2 Monotonic Stack Pattern - LeetCode Patterns

Monotonic Stack Pattern

A Monotonic Stack is a stack that maintains elements in either strictly increasing or strictly decreasing order. This pattern is used to find the next greater/smaller element efficiently.

When to Use This Pattern

  • Finding next greater/smaller element
  • Finding previous greater/smaller element
  • Problems involving temperature, stock prices, or heights
  • Largest rectangle in histogram problems

Key Concepts

  • Monotonically Increasing: Elements increase from bottom to top
  • Monotonically Decreasing: Elements decrease from bottom to top

Algorithm Section

Next Greater Element

function nextGreaterElement(nums):
    stack = []
    result = [-1] * len(nums)
    
    for i in range(len(nums)):
        while stack and nums[stack[-1]] < nums[i]:
            index = stack.pop()
            result[index] = nums[i]
        stack.append(i)
    
    return result

Practice Problems

Problem 1: Next Greater Element I (LeetCode #496)

The next greater element of some element x in an array is the first greater element that is to the right of x in the same array.

Solution:

def nextGreaterElement(nums1, nums2):
    stack = []
    next_greater = {}
    
    for num in nums2:
        while stack and stack[-1] < num:
            next_greater[stack.pop()] = num
        stack.append(num)
    
    return [next_greater.get(num, -1) for num in nums1]

Explanation: We use a decreasing monotonic stack. When we find a number greater than the top, we pop and record the next greater element. This efficiently finds next greater elements for all numbers.

Time Complexity: O(n + m)

Space Complexity: O(n)

Problem 2: Daily Temperatures (LeetCode #739)
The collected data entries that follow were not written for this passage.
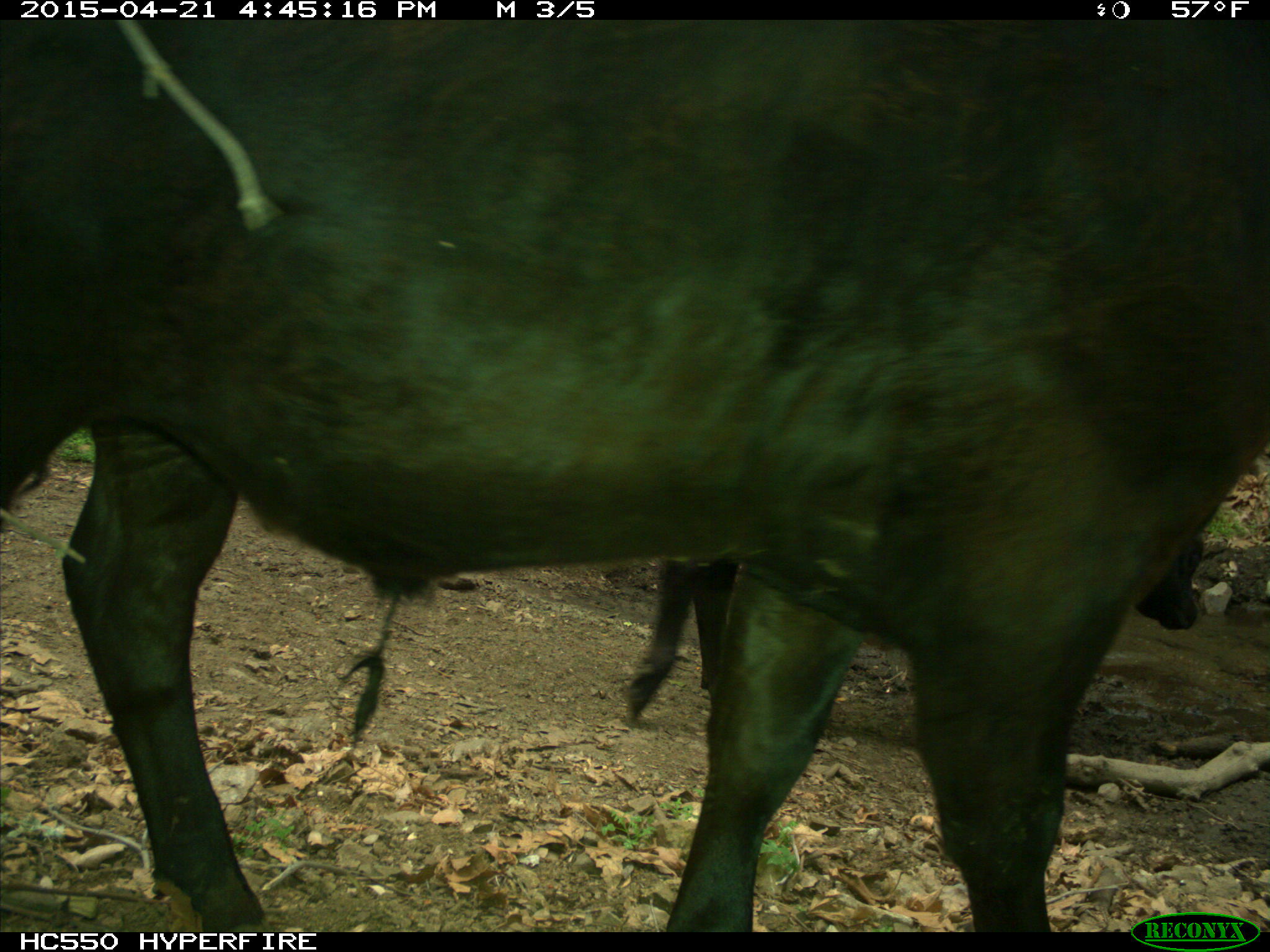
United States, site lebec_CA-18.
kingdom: Animalia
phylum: Chordata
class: Mammalia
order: Artiodactyla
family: Bovidae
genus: Bos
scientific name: Bos taurus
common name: domestic cow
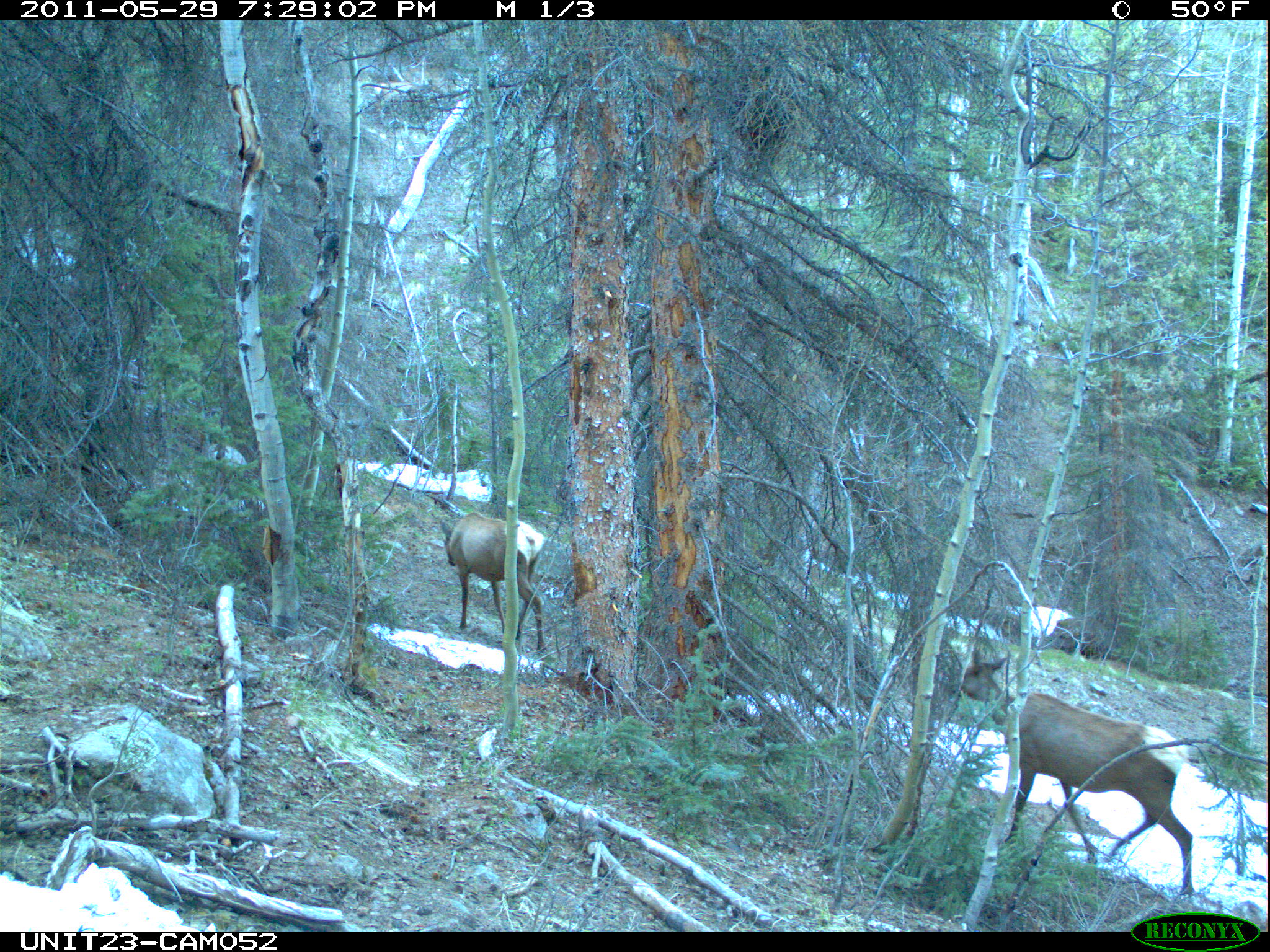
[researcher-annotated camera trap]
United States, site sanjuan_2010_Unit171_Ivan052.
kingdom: Animalia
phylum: Chordata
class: Mammalia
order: Artiodactyla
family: Cervidae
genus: Cervus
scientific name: Cervus elaphus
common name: red deer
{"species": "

Given an array of integers temperatures representing the daily temperatures, return an array answer such that answer[i] is the number of days you have to wait after the ith day to get a warmer temperature.

Solution:

def dailyTemperatures(temperatures):
    stack = []
    result = [0] * len(temperatures)
    
    for i, temp in enumerate(temperatures):
        while stack and temperatures[stack[-1]] < temp:
            prev_index = stack.pop()
            result[prev_index] = i - prev_index
        stack.append(i)
    
    return result

Explanation: We maintain a decreasing stack of indices. When we find a warmer day, we pop previous days and calculate the difference in indices. This gives us the number of days to wait.

Time Complexity: O(n)

Space Complexity: O(n)

Problem 3: Largest Rectangle in Histogram (LeetCode #84)

Given an array of integers heights representing the histogram's bar height, return the area of the largest rectangle in the histogram.

Solution:

def largestRectangleArea(heights):
    stack = []
    max_area = 0
    
    for i, h in enumerate(heights):
        while stack and heights[stack[-1]] > h:
            height = heights[stack.pop()]
            width = i if not stack else i - stack[-1] - 1
            max_area = max(max_area, height * width)
        stack.append(i)
    
    while stack:
        height = heights[stack.pop()]
        width = len(heights) if not stack else len(heights) - stack[-1] - 1
        max_area = max(max_area, height * width)
    
    return max_area

Explanation: We use an increasing stack. When we find a bar shorter than the top, we calculate the area of rectangles ending at that bar. The width is determined by the positions where the height can extend.

Time Complexity: O(n)

Space Complexity: O(n)

Problem 4: Trapping Rain Water (LeetCode #42)

Given n non-negative integers representing an elevation map, compute how much water it can trap after raining.

Solution:

def trap(height):
    stack = []
    water = 0
    
    for i, h in enumerate(height):
        while stack and height[stack[-1]] < h:
            bottom = stack.pop()
            if not stack:
                break
            width = i - stack[-1] - 1
            trapped_height = min(height[stack[-1]], h) - height[bottom]
            water += width * trapped_height
        stack.append(i)
    
    return water

Explanation: We use a decreasing stack. When we find a bar higher than the top, we can trap water. We calculate the trapped water between the current bar, the popped bar, and the new top of the stack.

Time Complexity: O(n)

Space Complexity: O(n)

Problem 5: Remove K Digits (LeetCode #402)

Given string num representing a non-negative integer and an integer k, return the smallest possible integer after removing k digits.

Solution:

def removeKdigits(num, k):
    stack = []
    
    for digit in num:
        while stack and k > 0 and stack[-1] > digit:
            stack.pop()
            k -= 1
        stack.append(digit)
    
    # Remove remaining k digits from end
    while k > 0:
        stack.pop()
        k -= 1
    
    # Remove leading zeros
    result = ''.join(stack).lstrip('0')
    return result if result else '0'

Explanation: We maintain an increasing stack. We remove digits that are larger than the current digit (greedy). This ensures we keep the smallest digits. After processing, we remove any remaining k digits from the end.